The other day, an astute observer of the political scene — my older daughter — told me it might be a good idea for John McCain to select his running mate before too long. This would enable him to further unify Republicans and to leverage his advantage as his party’s nominee by presenting himself as a full-blown presidential candidate, in contrast to his bickering Democratic rivals.
Now an even more astute observer, Hugh Hewitt, is recommending an expanded version this approach. Hugh writes:
If Senator McCain selected a running mate early and set about the country with a team of advisors that will accompany him into the executive branch in some capacity, the contrast with the rapidly deteriorating Democratic front bench would be profound, just as this week’s trip to Iraq, Jordan and Israel showcased the chasm between McCain and Obama. Conventional wisdom says McCain waits as long as he can to name a running mate, but with a fund-raising gap that will only widen as the left gets more and more energized about having a nominee with a radical past and pastor, there’s an opportunity to cement the GOP support and claim the center right and energize fund-raising and organization in front of Team McCain.

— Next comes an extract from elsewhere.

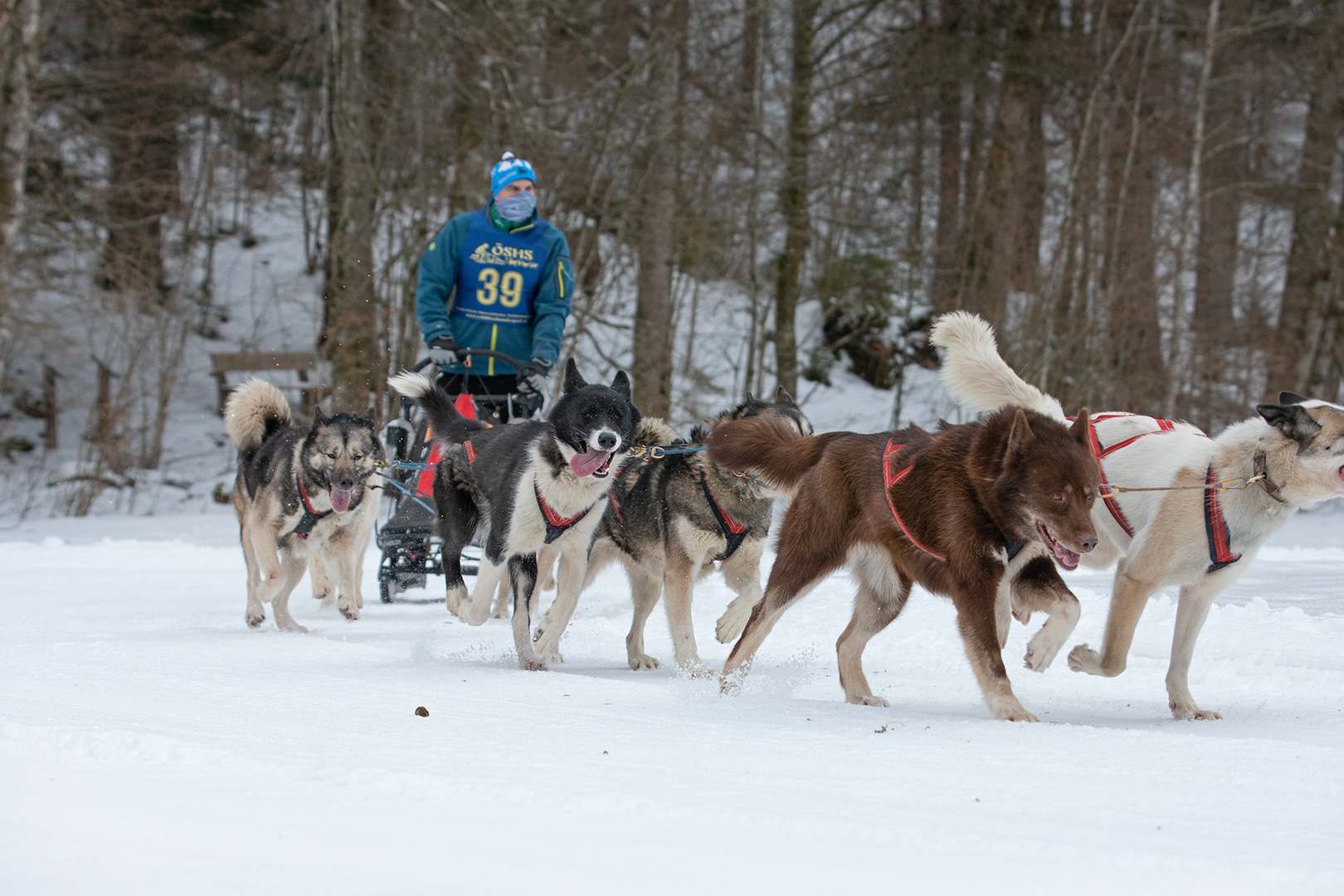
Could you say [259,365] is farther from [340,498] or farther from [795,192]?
[340,498]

If McCain follows this approach, the selection of his team of economic advisers will be especially critical. Barack Obama has already seized on McCain’s concession that economics is not his strong suit (this plus the “100 more years in Iraq” are his two main talking points on McCain). Moreover, the economy, always a crucial issue, has taken on an even more important role since McCain made that statement. McCain needs not just to be visible, but to begin demonstrating that he’s prepared to lead on economic issues.
By the way, it’s amusing to hear Obama attack McCain based on the Arizona Senator’s “straight talk” about his lack of economic expertise. It would be interesting to learn Obama’s basis for claiming superior expertise in this area. Obama has been a law professor (sort of), a “community organizer,” an Illinois legislator, and a less-than-one-term U.S. Senator with no distinct track record on economic matters. Indeed, Obama’s economic experience appears limited to home economics — specifically his family’s struggle, as his wife tells it, to get by on half a million dollars of annual income (the one million dollars or more the Obamas make, minus the book revenue Michelle says keeps the family’s head above water).
In other words, the only advantage Obama has over McCain when it comes to economic expertise is his immodesty.